1. Residual risk warnings should probably tell you what to do once something has happened. It would then be the complement to precautions as its useful for after the harm has been caused.
2. Information for safety warnings tell you what to do or don't.

The warning ambiguity is probably why you are expected to duplicate on-device warnings into the manual, even when the location or situation of the on-product warning is essential. Any good manual writer will tell you to list warnings at the appropriate level: front of manual for always in effect, section for circumstance, step for event-specific. That's also what is intuitively accepted and useful.

Yet given all this we often put them in the same document, categorize them like information for safety (danger/warning/caution/notice) versus residual risk information for deciding to use at all (limitation/warnings/precautions/contraindications ) and expect people (makers and users alike) to know when they are dealing with each.

Thus the regulations and standards themselves were not PCA tested versus the diverse set of users, in implicit recognition of the constraints facing everyone in existence.

Apologies if my message does not make sense to you. This has not been PCA tested like an official training would should have.

--Rant over.

 

[Tidge]

What a nice chewy reply! I can offer the following extra piece of information that I am balancing with a 14971-perspective: my teams are also responsible for implementing 60601-1-8 compliant alarm systems. That particular standard is much more prescriptive that 14971, in the sense that if you don't establish a particular approach to risk assessment (involving a 'scale of injury' as well as a measure of 'how long before the injury occurs') you will find it difficult to explain an alarm system in a manner compliant with 60601-1-8. 60601-1-8 explicitly requires an assessment of alarm conditions via a 2-dimensional matrix ("onset of potential harm" x "scale of injury"). The matrix is used to determine the priority of the alarm conditions.

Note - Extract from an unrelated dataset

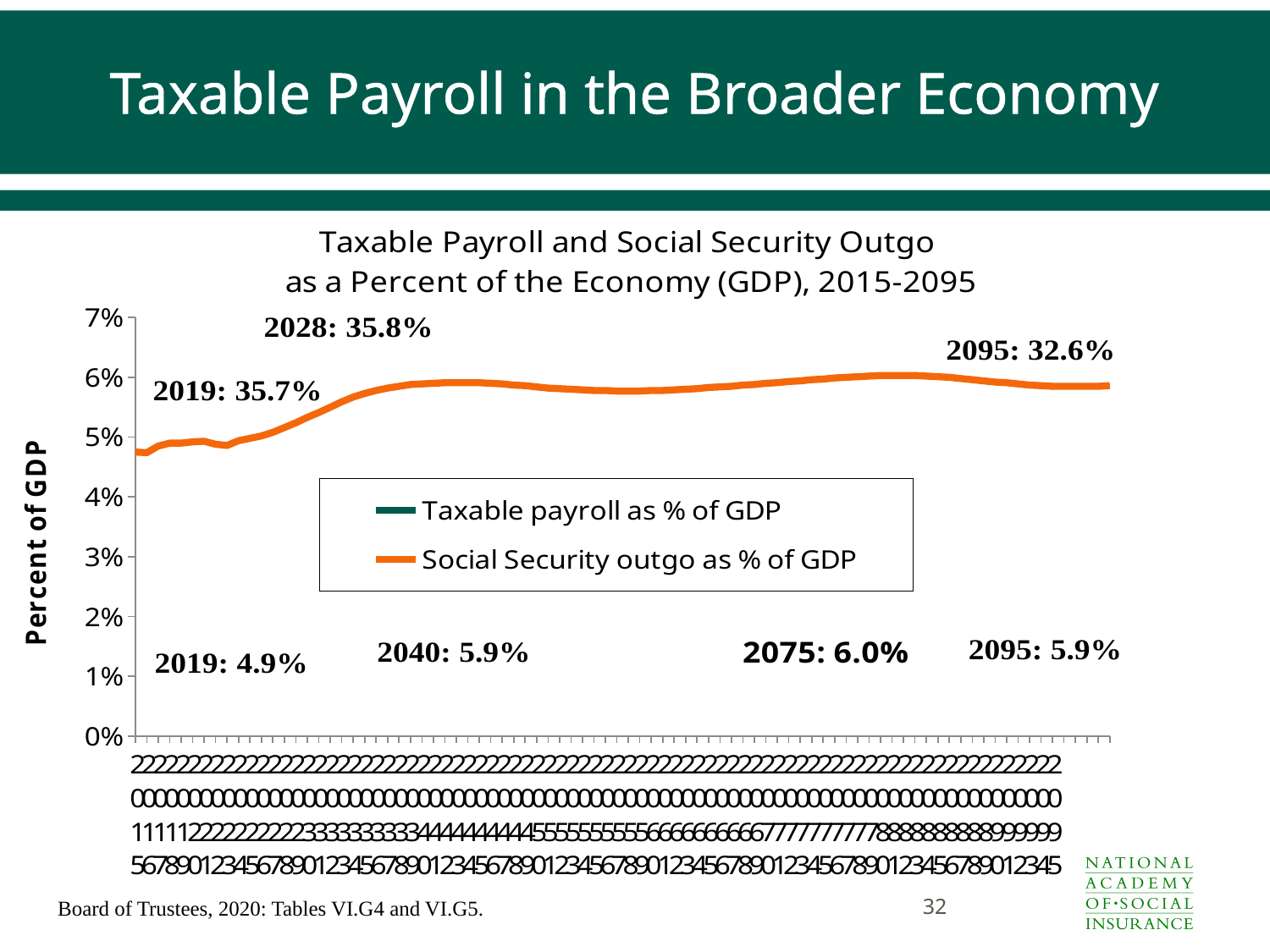
How many series does the legend list? 2 What kind of chart is shown on the slide? line chart What is the labelled value of Social Security outgo as % of GDP in 2019? 4.9% What is the labelled value of Social Security outgo as % of GDP in 2075? 6.0% What is the labelled value of taxable payroll as % of GDP in 2028? 35.8% What is the title of the chart? Taxable Payroll and Social Security Outgo as a Percent of the Economy (GDP), 2015-2095 Which is larger: the labelled taxable payroll value in 2019 or in 2095? 2019 Does the Social Security outgo line rise or fall between 2019 and 2040? rise What is the labelled value of Social Security outgo as % of GDP in 2095? 5.9% Is the Social Security outgo as % of GDP in 2040 greater or less than 5%? greater By how many percentage points does the labelled Social Security outgo value in 2075 exceed the labelled value in 2019? 1.1 percentage points What is the labelled value of taxable payroll as % of GDP in 2095? 32.6%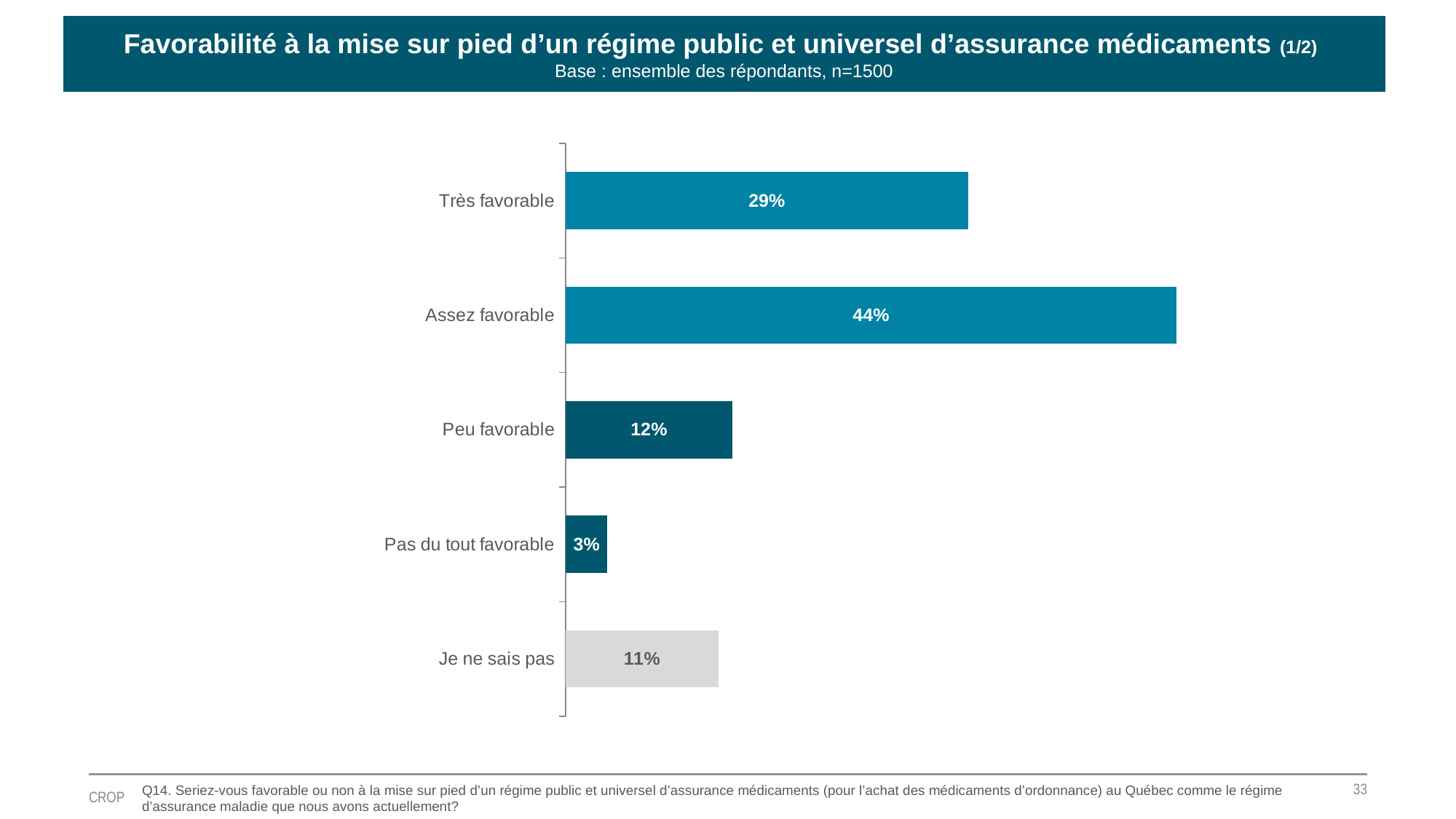
What is the difference between the values for "Assez favorable" and "Très favorable"? 15% What is the value for "Peu favorable"? 12% What is the base (n) stated in the chart title? n=1500 What kind of chart is shown on the slide? Bar chart What is the value for "Très favorable"? 29% Which category has the highest value? Assez favorable Which is larger, the value for "Peu favorable" or the value for "Je ne sais pas"? Peu favorable Which category has the lowest value? Pas du tout favorable What is the value for "Assez favorable"? 44% How many categories are shown in the chart? 5 What is the value for "Pas du tout favorable"? 3% What is the value for "Je ne sais pas"? 11%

For example: An immediate loss of power may have a different priority than a loss of power "many minutes" from now.

I mention this because the disclosure of the priorities involved with the alarm system is 100% Information For Safety, completely independent of the nature of the alarm system.... whereas the implementation of the alarm system is actually designed, and must therefore be a PMD. The implementation can (and must) be assessed for both functionality and usability... but let me warn readers that NRTLs are extremely reluctant to certify an alarm system as compliant with 60601-1-8 if formative and summative testing demonstrates that one or more clauses of 60601-1-8 introduce more risk than an alternate approach... despite the explicit allowance 4.5 from 60601-1.

I do believe that the explanation of an alarm signal can fall into an IFS category, but that's because of my related experience with NRTLs on another matter. I'll just repeat myself: The alarm system itself must be treated like PMD. I've no doubt there may be people that think "Alarms make things inherently safer", if there are I point them to their local copy of Google to search for "Alarm Fatigue".